A Low-sodium Diet is Still The Best Bet


A Low-sodium Diet is Still The Best Bet


Eating less than one teaspoon of salt per day remains the ideal goal for Americans, according to a new study.

Most research has linked high sodium consumption with greater risks of stroke and cardiovascular disease. Evidence has shown that men and women age 51 or older, African Americans or those with hypertension, diabetes or chronic kidney disease face especially high risks.

But when several studies produced findings suggesting diets could be too low in sodium, the U.S. Institute of Medicine (IOM) asked experts to review studies on the health effects of sodium.

The data “weren’t entirely convincing,” said Nancy Cook, lead author of the current study published in the journal Circulation, and a member of that expert panel.

Cook is a statistician at the Brigham and Women’s Hospital and Harvard Medical School in Boston.

In an attempt to resolve the conflicting information, Cook and her team analyzed data from a previous large study called the Trials of Hypertension Prevention (TOHP) designed to look at high blood pressure. The TOHP followed the field’s “gold-standard” technique of measuring salt consumption in 24-hour urine samples.

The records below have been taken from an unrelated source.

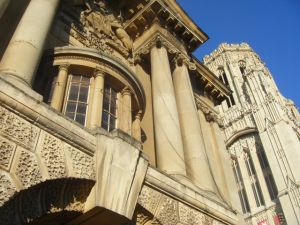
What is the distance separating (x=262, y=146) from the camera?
67.4 m

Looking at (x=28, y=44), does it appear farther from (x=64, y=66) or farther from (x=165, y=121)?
(x=165, y=121)

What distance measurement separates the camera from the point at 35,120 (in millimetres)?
6445

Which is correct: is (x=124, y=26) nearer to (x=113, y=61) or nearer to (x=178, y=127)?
(x=113, y=61)

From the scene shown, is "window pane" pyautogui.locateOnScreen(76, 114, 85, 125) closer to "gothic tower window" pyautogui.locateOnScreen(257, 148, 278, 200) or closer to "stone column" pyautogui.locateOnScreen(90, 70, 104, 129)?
"stone column" pyautogui.locateOnScreen(90, 70, 104, 129)

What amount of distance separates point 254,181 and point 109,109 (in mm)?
60670

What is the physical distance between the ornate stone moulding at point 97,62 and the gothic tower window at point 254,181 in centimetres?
5767

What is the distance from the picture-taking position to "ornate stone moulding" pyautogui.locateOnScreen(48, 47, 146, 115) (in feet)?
37.7

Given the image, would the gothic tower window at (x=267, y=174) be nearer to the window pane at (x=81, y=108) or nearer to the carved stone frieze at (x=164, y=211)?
the window pane at (x=81, y=108)

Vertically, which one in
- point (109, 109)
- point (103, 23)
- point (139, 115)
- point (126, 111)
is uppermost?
point (103, 23)

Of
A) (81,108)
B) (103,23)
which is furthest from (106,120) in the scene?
(103,23)

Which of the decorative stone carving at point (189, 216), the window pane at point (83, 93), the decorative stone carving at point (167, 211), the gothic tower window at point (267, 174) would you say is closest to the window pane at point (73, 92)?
the window pane at point (83, 93)

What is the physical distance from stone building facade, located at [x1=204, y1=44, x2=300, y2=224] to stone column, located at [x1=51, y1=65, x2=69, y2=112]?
50852 mm

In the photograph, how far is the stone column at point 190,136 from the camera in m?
10.9

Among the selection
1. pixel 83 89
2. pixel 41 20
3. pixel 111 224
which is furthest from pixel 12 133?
pixel 83 89
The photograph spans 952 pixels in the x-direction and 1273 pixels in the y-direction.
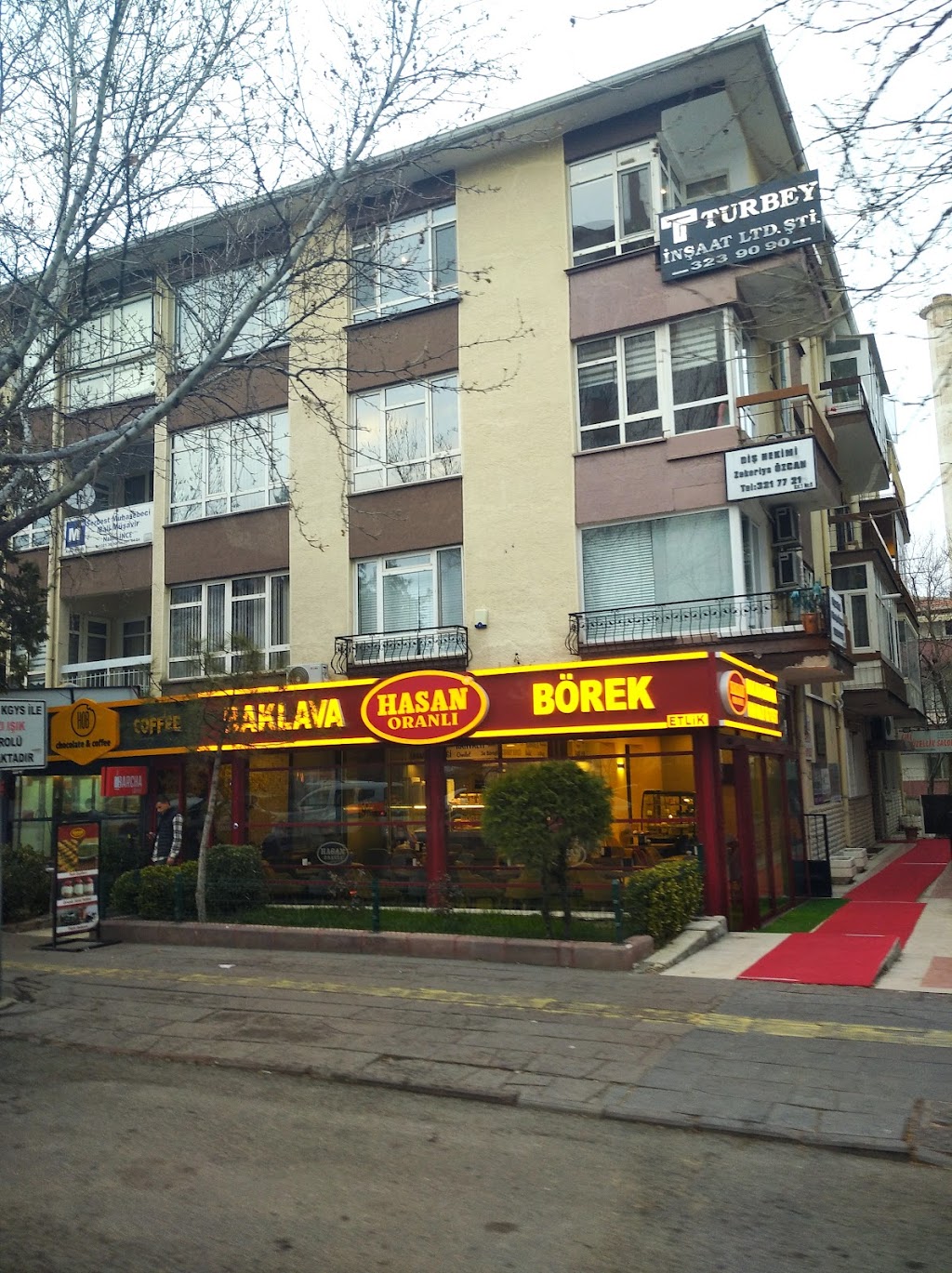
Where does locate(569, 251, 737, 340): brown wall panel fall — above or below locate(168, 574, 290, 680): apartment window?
above

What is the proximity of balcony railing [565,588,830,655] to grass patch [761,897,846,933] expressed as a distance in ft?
13.9

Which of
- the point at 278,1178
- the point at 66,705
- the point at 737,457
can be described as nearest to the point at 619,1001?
the point at 278,1178

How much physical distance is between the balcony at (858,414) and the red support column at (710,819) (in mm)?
10221

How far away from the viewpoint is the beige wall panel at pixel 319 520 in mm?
18109

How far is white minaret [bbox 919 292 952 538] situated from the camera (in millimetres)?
6117

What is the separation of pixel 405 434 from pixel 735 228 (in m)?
A: 6.43

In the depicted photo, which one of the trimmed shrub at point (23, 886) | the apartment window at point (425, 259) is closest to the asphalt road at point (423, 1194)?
the trimmed shrub at point (23, 886)

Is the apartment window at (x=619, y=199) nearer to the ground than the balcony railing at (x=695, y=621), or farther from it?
farther from it

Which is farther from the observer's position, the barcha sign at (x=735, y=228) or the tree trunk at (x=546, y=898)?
the barcha sign at (x=735, y=228)

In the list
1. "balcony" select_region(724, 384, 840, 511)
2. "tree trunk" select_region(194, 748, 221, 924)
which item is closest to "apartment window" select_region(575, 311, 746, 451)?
"balcony" select_region(724, 384, 840, 511)

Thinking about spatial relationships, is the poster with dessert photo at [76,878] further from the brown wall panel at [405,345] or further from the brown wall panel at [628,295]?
the brown wall panel at [628,295]

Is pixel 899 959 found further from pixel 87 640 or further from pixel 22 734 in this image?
pixel 87 640

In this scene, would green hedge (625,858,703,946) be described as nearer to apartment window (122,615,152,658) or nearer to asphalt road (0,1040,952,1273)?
asphalt road (0,1040,952,1273)

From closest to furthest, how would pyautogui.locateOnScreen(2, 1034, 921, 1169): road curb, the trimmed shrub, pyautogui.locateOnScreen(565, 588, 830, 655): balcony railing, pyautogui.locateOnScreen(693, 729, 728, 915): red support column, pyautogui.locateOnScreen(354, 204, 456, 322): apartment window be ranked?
pyautogui.locateOnScreen(2, 1034, 921, 1169): road curb
pyautogui.locateOnScreen(693, 729, 728, 915): red support column
pyautogui.locateOnScreen(565, 588, 830, 655): balcony railing
the trimmed shrub
pyautogui.locateOnScreen(354, 204, 456, 322): apartment window
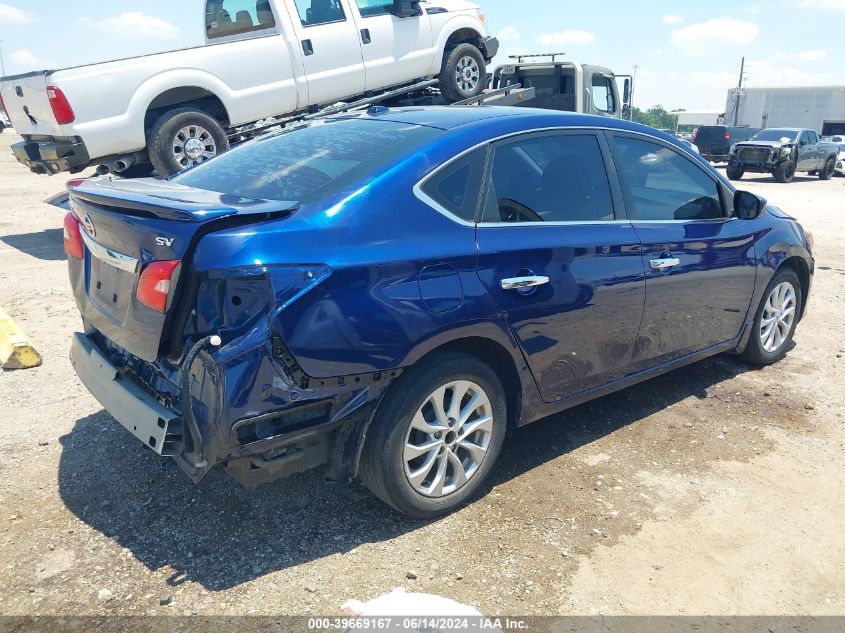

Other salt consumption studies have used single urine collections or overnight samples, neither of which provide as much consistency and accuracy as samples that participants collected throughout an entire day and night.

“The quality of the sodium measures (in TOHP) is probably better than any other study out there,” Cook said.

“We found there were no adverse effects with lower amounts of sodium and benefits continued to be seen at the lowest sodium levels,” she said. The findings match up with most evidence available.

“People should realize – and it may be difficult to do with all of the conflicting information in the press – that quality differs from study to study,” Cook said. “When you get down to the details, some studies are more reliable than others.”

The average American still eats about 3,400 mg of salt per day – about one-and-a-half teaspoons – despite public health awareness efforts.

In a study published last year, Cook along with another group of researchers projected that up to 500,000 deaths could be avoided in the U.S. each year if more Americans reduced salt in their diets (see).

Main food culprits containing high sodium include bread, cured meat, pizza, poultry, soup, cheese and snacks, wrote Lyn Steffen of the University of Minnesota School of Public Health in Minneapolis in an editorial that accompanied the new study.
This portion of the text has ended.